Completa lo siguiente
1. Traduce al inglés esta oración del hilo del foro: "Alguna radio o grabador viejo , creo que el 2219 es bastante similar."
2. Indica si cada afirmación coincide con el hilo del foro. Responde sí o no y cita las palabras del hilo que lo deciden.
(a) DOSMETROS propone sacar el transistor de una radio o grabador viejo.
(b) angel36 menciona el 2N4014 como posible reemplazo.
(c) unmonje dice que nunca usó el 2N2222.
3. Según el hilo del foro, ¿qué quiere construir quien busca los transistores 2N2222?

Texto de origen
*****

# En cosas del hogar, donde podria encontrar...?



## jka5200 (Dic 15, 2010)

En aparatos juguetes o cosas que se tengan en el hogar, en cuales podría encontrar unos Transistores 2N2222, por que queria hacer un transmisor FM pero al no tener tiendas de electrónica cerca busco los componentes y solo me queda eso Transistores 2N2222. 
Les agradeseria vuestra ayuda, Gracias.


----------



## DOSMETROS (Dic 15, 2010)

Alguna radio o grabador viejo , creo que el 2219 es bastante similar.

Además a veces es cuestión de probar con otros 

Saludos !


----------



## jka5200 (Dic 15, 2010)

Muchas gracias por responder.


----------



## angel36 (Dic 15, 2010)

podes buscar

BSS 40...41, BSW 61...64, 2N4014 


 como reemplazos tambien.......


----------



## luisfran (Dic 15, 2010)

como te he dicho en el otro mensaje mirate las dos paginas web que te mando para ver lo que te interesa


----------



## unmonje (Dic 15, 2010)

El 2n2222 fue`un exelente transistor ,aunque antiguo hoy...lo usè mucho.
No se a que frecuencia quieres el oscilador pero para Fm, me parece que no le da la pierna...!!!

*****

Material disponible
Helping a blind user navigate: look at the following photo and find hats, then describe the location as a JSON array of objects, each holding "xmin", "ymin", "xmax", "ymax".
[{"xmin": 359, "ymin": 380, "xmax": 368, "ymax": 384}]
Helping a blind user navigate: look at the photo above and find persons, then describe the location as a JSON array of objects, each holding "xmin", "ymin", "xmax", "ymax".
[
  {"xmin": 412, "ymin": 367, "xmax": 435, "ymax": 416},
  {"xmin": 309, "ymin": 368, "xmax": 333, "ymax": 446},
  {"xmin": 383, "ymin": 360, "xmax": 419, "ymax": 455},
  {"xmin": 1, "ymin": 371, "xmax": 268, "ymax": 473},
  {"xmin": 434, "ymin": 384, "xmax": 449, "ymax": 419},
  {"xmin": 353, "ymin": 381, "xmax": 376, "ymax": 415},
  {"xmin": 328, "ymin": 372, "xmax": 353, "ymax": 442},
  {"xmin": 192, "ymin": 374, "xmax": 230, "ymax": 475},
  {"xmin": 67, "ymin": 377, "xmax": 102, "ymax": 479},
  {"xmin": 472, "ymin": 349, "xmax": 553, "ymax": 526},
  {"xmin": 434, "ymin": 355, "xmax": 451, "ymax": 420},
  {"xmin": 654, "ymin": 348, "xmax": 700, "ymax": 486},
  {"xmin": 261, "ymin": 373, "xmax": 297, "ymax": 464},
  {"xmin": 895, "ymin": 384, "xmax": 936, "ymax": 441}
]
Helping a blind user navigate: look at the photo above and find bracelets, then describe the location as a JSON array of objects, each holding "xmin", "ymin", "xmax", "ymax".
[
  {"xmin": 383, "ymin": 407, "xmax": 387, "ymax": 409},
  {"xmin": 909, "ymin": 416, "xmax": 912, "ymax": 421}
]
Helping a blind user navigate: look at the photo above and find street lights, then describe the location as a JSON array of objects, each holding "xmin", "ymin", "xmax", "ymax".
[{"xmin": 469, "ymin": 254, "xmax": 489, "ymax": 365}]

*****

Respuestas
1. Some old radio or tape recorder; I think the 2219 is quite similar.

2.
(a) Sí: "Alguna radio o grabador viejo"
(b) Sí: "BSS 40...41, BSW 61...64, 2N4014"
(c) No: "lo usè mucho"

3. Un transmisor FM.